Task statement —
Using the entries below, write out the line with "family: Muridae", the line with "genus: Equus", and every line in between, exactly as each is written.

Start of Records provided

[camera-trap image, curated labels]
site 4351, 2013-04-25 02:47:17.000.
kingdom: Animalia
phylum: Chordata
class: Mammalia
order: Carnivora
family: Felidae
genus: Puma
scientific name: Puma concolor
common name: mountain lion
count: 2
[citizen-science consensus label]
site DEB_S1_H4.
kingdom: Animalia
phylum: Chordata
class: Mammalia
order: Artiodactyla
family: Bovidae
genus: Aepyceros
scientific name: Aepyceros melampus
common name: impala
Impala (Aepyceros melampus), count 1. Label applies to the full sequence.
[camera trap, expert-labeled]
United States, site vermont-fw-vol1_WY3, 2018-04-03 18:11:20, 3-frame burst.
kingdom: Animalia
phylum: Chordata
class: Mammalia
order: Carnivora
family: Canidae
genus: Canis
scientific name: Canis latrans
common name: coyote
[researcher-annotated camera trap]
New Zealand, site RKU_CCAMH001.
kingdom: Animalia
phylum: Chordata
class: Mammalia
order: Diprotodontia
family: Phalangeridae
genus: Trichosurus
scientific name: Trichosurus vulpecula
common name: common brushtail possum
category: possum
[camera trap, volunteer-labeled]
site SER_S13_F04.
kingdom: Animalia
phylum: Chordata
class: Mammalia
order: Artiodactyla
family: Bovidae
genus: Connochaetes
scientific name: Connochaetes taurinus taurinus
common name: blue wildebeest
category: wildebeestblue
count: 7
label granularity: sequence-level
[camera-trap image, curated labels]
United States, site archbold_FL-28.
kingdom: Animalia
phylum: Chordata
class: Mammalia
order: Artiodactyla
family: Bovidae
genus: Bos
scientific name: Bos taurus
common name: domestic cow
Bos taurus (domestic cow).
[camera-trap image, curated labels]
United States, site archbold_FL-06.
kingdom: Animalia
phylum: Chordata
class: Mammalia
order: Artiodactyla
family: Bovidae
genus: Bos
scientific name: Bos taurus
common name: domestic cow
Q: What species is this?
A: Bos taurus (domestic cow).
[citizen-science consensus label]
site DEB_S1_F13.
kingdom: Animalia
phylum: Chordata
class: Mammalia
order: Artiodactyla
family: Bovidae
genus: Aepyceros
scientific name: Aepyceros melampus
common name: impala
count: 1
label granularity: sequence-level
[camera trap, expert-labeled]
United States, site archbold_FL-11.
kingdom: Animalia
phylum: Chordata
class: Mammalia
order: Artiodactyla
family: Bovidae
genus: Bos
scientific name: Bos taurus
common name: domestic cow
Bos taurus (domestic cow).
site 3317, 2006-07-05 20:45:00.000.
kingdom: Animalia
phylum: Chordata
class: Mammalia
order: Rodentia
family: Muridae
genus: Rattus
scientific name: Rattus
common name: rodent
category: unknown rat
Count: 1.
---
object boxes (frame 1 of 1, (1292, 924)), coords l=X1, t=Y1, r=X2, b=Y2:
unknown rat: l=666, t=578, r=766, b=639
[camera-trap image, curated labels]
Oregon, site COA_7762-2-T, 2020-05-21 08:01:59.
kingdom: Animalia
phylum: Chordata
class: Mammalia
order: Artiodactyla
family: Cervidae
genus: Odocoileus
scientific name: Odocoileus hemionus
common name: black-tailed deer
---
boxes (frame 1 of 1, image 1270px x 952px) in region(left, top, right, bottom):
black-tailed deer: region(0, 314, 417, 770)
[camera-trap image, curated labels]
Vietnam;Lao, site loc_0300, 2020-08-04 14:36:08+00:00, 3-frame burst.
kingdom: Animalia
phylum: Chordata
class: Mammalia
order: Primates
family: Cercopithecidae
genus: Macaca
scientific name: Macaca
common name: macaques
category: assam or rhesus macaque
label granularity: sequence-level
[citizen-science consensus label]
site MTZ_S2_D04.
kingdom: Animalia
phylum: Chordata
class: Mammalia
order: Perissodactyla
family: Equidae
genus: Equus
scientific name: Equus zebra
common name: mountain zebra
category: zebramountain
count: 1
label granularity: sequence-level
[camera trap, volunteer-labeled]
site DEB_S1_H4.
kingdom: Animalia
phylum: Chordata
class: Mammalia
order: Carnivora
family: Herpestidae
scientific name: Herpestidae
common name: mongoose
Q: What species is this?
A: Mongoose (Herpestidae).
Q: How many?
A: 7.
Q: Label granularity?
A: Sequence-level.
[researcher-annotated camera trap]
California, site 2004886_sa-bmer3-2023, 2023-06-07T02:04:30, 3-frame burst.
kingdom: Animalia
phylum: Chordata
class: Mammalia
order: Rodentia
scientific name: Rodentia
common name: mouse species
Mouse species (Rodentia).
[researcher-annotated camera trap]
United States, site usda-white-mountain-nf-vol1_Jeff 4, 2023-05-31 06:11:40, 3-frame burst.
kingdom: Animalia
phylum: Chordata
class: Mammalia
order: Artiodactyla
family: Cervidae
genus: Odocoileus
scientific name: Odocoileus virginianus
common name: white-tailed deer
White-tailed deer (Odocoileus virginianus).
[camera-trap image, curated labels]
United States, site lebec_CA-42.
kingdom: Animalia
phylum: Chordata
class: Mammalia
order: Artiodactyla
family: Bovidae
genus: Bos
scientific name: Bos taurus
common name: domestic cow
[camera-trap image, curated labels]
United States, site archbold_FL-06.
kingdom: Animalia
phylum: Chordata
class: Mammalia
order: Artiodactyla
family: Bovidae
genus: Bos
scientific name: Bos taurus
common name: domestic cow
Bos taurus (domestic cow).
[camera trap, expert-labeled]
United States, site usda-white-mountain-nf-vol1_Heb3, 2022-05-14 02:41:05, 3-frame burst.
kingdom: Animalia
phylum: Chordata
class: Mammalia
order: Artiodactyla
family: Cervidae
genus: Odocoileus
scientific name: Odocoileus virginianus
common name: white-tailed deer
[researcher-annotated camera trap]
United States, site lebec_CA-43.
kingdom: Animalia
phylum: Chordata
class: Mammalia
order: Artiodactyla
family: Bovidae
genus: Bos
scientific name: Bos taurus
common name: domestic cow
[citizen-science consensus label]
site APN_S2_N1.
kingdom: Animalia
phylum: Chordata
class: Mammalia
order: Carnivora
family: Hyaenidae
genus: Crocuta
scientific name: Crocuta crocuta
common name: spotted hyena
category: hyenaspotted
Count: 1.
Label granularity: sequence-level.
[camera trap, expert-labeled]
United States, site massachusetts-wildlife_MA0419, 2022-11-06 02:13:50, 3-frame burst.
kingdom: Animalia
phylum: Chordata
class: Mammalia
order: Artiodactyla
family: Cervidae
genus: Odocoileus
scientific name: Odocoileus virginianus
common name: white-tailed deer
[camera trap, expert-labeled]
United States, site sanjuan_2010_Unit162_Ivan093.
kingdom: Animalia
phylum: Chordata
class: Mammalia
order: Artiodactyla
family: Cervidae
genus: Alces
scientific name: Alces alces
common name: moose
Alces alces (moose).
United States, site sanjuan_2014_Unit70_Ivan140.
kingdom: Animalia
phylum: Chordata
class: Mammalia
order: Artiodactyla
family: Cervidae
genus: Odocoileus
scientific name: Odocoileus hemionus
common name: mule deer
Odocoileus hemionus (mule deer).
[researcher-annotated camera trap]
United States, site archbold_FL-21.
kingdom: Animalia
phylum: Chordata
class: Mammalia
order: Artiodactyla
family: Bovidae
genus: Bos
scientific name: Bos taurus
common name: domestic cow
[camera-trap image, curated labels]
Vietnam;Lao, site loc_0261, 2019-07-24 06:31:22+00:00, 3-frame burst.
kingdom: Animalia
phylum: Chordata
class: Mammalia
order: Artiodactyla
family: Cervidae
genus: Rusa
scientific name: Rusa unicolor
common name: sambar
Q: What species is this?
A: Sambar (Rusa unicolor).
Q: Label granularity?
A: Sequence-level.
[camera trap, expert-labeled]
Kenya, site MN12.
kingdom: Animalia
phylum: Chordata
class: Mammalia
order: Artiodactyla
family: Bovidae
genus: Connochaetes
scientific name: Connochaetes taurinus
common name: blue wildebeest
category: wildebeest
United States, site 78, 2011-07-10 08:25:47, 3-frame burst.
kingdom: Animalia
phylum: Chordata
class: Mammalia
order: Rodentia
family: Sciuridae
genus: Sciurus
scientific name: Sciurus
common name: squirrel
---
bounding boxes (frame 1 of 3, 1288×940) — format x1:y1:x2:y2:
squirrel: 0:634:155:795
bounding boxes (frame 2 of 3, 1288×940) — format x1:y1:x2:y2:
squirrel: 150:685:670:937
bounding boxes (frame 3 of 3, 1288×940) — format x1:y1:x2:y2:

End of Records provided

Your solution —
family: Muridae
genus: Rattus
scientific name: Rattus
common name: rodent
category: unknown rat
Count: 1.
---
object boxes (frame 1 of 1, (1292, 924)), coords l=X1, t=Y1, r=X2, b=Y2:
unknown rat: l=666, t=578, r=766, b=639
[camera-trap image, curated labels]
Oregon, site COA_7762-2-T, 2020-05-21 08:01:59.
kingdom: Animalia
phylum: Chordata
class: Mammalia
order: Artiodactyla
family: Cervidae
genus: Odocoileus
scientific name: Odocoileus hemionus
common name: black-tailed deer
---
boxes (frame 1 of 1, image 1270px x 952px) in region(left, top, right, bottom):
black-tailed deer: region(0, 314, 417, 770)
[camera-trap image, curated labels]
Vietnam;Lao, site loc_0300, 2020-08-04 14:36:08+00:00, 3-frame burst.
kingdom: Animalia
phylum: Chordata
class: Mammalia
order: Primates
family: Cercopithecidae
genus: Macaca
scientific name: Macaca
common name: macaques
category: assam or rhesus macaque
label granularity: sequence-level
[citizen-science consensus label]
site MTZ_S2_D04.
kingdom: Animalia
phylum: Chordata
class: Mammalia
order: Perissodactyla
family: Equidae
genus: Equus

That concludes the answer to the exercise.